== TEXTO FORNECIDO ==
====
» INTERVENÇÃO NO CONSELHO NACIONAL DO PSD EM 1 DE JULHO DE 2004 »
(MIGUEL VEIGA )
Compreendo, num plano pessoal, humano e até político, a aceitação pelo Dr. José Manuel Durão Barroso da Presidência da Comissão Europeia.
Mas, sublinho, que, para nós, portugueses e, antes de mais, nestes tempos difíceis de crise que Portugal atravessa, esse cargo, essa função não é mais importante do que a de Primeiro Ministro de Portugal. Sobretudo quando este governo, sob a sua batuta e direcção, tinha arduamente empreendido, contra ventos e marés, a execução de um programa de rigor, de severidade, de coragem, num estilo, numa marca louvavelmente não populista e até, honra lhe seja, anti-populista, que, impondo embora sacrifícios aos portugueses, se propunha remediar e sanar os perniciosos e gravosos efeitos herdados das derivas e dos desatinos da imponderada e desgraçada governação socialista. Nessa louvável empresa a que o Dr. Durão Barroso meritoriamente se lançou com severa e obstinada governação – e que sempre mereceu o nosso apoio e elogio – o Dr. Durão Barroso, como Ministro de Portugal, centrou-se e ancorou-se numa personalidade forte, séria, competente e não vacilante que, por ela própria e pela sua acção, demonstrou, no campo concreto do exercício governativo, ser a pedra axilar do seu elenco e do seu programa: a Ministra das Finanças, Drª Manuela Ferreira Leite, como tal segunda figura do seu governo.
====
== TAREFAS DO EXERCÍCIO ==
A. Na intervenção no Conselho Nacional do PSD, quem é apontada como a segunda figura do governo de Durão Barroso?
B. Liste os qualificativos que, na intervenção no Conselho Nacional do PSD, descrevem a personalidade em que Durão Barroso se centrou e ancorou.

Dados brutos
====
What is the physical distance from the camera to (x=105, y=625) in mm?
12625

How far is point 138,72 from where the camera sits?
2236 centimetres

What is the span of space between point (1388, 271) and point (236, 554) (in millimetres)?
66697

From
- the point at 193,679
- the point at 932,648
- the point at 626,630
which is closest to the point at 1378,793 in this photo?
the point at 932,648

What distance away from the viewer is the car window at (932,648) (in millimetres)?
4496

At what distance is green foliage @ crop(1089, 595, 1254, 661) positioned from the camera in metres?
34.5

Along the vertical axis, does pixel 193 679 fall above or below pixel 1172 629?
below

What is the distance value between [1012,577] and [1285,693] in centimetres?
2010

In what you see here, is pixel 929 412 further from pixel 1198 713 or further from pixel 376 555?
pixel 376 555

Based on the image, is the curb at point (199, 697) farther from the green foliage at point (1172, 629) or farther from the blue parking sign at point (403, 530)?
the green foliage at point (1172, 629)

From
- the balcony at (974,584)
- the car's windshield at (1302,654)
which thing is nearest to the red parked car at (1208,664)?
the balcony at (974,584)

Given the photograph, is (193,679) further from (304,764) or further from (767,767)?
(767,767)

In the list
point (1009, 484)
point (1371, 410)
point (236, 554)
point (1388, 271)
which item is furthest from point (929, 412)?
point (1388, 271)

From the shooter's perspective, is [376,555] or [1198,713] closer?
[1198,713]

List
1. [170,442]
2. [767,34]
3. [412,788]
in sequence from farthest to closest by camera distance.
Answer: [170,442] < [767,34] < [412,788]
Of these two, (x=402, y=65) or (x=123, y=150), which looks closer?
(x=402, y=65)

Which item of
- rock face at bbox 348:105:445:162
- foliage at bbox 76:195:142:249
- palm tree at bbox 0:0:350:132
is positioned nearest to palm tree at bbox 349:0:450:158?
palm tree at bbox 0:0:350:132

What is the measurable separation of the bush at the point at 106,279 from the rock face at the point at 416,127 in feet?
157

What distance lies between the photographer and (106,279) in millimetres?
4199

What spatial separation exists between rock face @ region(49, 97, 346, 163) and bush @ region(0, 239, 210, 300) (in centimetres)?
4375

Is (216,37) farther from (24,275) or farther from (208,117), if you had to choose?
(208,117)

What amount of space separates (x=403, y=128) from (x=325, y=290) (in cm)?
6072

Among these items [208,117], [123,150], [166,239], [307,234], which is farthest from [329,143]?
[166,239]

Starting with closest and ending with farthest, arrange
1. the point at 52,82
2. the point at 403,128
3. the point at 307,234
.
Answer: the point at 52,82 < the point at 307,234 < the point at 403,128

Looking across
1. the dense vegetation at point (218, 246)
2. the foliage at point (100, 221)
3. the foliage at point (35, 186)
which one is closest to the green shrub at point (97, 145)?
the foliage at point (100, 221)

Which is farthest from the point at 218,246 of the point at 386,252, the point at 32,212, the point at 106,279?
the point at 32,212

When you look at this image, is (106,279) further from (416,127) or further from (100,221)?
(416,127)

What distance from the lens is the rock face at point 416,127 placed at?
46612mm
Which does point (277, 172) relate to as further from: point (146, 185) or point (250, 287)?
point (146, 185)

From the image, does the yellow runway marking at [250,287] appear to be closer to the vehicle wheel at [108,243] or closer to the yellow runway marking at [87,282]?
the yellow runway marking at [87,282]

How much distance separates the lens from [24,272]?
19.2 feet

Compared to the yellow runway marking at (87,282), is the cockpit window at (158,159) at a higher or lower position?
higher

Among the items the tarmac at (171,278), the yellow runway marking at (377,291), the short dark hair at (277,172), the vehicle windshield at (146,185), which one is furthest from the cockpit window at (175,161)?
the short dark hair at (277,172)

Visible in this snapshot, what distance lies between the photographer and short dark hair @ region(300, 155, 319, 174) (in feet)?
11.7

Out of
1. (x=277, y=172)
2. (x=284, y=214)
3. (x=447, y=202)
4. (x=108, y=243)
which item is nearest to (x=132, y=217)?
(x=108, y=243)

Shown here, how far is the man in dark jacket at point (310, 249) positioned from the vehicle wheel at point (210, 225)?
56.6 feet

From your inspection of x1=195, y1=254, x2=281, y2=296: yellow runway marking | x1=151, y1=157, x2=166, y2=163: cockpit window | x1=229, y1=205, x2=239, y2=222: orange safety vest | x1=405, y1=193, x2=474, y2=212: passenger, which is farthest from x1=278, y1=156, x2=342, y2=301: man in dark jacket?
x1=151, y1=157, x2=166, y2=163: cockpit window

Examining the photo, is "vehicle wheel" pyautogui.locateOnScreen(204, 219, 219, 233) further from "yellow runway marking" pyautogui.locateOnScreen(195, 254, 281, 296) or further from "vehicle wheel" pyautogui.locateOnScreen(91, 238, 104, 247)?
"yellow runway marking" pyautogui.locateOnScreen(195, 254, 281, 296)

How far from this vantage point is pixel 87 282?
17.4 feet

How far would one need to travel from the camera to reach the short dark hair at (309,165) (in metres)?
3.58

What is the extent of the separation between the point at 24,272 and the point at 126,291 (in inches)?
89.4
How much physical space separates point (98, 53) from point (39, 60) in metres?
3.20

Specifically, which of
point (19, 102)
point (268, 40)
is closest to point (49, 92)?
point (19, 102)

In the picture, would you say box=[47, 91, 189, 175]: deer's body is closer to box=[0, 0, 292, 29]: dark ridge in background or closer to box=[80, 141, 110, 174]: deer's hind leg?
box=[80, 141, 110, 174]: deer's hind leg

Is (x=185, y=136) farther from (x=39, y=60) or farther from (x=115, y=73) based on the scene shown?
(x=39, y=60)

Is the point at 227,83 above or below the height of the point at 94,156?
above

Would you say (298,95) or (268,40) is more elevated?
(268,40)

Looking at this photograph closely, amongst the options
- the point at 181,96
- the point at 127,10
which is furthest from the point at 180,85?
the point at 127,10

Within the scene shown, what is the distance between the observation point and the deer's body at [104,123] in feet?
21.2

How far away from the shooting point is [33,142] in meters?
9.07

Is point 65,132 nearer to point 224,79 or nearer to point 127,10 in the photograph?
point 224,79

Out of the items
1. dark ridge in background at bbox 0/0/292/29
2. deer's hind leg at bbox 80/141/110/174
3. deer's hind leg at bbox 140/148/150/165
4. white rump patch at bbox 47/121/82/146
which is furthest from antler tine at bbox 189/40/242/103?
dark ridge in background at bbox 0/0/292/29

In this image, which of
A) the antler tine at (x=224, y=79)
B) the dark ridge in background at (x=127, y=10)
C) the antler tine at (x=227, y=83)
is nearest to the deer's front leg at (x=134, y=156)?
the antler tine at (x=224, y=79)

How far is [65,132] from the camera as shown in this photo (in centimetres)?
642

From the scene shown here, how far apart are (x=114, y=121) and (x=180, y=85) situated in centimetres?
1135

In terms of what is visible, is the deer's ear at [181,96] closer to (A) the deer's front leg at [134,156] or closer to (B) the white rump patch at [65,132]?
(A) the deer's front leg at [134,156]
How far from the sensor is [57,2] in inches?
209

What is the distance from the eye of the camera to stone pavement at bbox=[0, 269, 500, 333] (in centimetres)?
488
====
== RESPOSTAS ==
A. A Ministra das Finanças, Drª Manuela Ferreira Leite.

B. Forte, séria, competente e não vacilante.